FIG. 1 is a schematic configuration block diagram of a power control circuit mainly showing the autofocus section of an autofocus camera to which the present invention is applied, and FIG. 2 shows signals of the autofocus circuit section in FIG. 1 above. FIGS. 3 to 10 are flowcharts showing program operations centered on the AF CPU shown in FIG. FIG. 11 is a diagram showing the case of a single lens, FIG. 12 is a diagram showing a case other than a single lens, and FIG. 13 is a diagram showing the phase difference. A diagram showing the positional relationship between the focus detection sensor and the optical system in the above method. Fig. 14 is an output characteristic curve diagram of the focus detection sensor shown in Fig. 13 above. Fig. 15 (A) (B) (C) is the above diagram. This figure shows the configuration of the focus detection sensor in Figure 13, and Figure 15 (
8) is a front view of the photoelectric conversion element arranged in each bear, the first
FIG. 5(B) is a side view showing the arrangement relationship between the photoelectric conversion element group and the lens red, and FIG. 15(C) is a diagram showing the luminous flux incident on the photoelectric conversion element through the lens red. 14... Main CPU 18... Lens data circuit (memory element)
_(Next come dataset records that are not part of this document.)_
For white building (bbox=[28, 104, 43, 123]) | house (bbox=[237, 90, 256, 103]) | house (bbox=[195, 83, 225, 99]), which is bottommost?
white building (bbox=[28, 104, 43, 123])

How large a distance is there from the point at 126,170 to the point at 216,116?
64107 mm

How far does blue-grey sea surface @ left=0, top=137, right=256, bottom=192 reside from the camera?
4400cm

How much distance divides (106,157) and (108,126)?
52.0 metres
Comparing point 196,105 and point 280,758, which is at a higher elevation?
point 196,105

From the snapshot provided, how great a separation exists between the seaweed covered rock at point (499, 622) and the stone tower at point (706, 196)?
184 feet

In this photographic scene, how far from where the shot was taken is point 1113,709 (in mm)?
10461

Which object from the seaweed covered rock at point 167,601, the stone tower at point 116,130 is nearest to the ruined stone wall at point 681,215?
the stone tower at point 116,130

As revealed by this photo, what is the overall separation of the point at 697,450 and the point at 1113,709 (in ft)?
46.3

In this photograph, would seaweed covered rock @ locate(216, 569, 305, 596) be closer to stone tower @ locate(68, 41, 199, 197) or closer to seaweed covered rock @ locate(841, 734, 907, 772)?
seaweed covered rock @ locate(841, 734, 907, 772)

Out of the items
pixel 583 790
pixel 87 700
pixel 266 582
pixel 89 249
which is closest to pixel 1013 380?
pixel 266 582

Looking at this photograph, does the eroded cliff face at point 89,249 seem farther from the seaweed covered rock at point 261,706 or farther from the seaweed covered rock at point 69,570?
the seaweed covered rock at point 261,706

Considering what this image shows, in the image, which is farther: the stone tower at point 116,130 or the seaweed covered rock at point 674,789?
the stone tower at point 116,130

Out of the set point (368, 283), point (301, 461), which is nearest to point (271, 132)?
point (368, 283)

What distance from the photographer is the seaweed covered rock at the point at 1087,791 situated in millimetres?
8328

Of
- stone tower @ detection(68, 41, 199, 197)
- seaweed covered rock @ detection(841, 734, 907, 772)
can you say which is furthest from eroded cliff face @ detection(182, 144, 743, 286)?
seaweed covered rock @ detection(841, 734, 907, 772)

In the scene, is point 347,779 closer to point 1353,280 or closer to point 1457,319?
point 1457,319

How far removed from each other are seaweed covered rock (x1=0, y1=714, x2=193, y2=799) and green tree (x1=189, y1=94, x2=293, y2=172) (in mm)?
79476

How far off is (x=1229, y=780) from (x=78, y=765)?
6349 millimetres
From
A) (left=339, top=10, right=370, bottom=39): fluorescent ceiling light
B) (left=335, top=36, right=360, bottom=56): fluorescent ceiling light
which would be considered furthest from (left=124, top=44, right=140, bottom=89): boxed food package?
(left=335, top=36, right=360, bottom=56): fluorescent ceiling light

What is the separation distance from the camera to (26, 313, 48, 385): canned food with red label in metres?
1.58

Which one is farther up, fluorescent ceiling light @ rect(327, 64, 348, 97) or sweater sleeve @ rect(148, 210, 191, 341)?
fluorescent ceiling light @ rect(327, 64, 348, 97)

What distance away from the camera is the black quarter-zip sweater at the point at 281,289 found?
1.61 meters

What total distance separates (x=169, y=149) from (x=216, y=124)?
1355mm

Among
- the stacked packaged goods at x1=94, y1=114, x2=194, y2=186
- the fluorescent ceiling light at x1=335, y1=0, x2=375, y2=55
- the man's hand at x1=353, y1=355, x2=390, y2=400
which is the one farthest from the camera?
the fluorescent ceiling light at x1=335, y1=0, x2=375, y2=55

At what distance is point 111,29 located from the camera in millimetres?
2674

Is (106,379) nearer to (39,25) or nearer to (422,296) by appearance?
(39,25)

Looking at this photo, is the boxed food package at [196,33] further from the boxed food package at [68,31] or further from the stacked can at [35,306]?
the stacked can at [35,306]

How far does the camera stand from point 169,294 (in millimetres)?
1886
22・・・・・・・・・CPU for AF Patent applicant Olympus Optical Industry Co., Ltd. %9 Figure %11 Figure 12

Claims (1)

[Claims] Detecting the correlation between the first and second images created by the subject light beams that have passed through a first part and a second part of the photographic lens, which sandwich the optical axis of the photographic lens. means for outputting the amount and direction of deviation of the photographic lens from the in-focus position; pulse generating means for generating pulses corresponding to the amount of movement of the photographic lens; and counting the number of pulses from the reference position based on the pulses. a counting means for the taking lens, a pulse number specific to the lens corresponding to the movement of the taking lens from a close position to an infinite position, and at least one pulse number that changes according to the magnification of the taking lens for converting the amount of deviation into a lens driving amount. a memory element having two types of magnification coefficients; a selection means for selecting the magnification coefficient based on the number of pulses from the reference position and the number of pulses specific to the photographic lens; 1. An autofocus camera comprising: a calculation means for calculating the amount of drive of a photographic lens based on the amount, and a drive means for moving the photographic lens based on the output of the calculation means.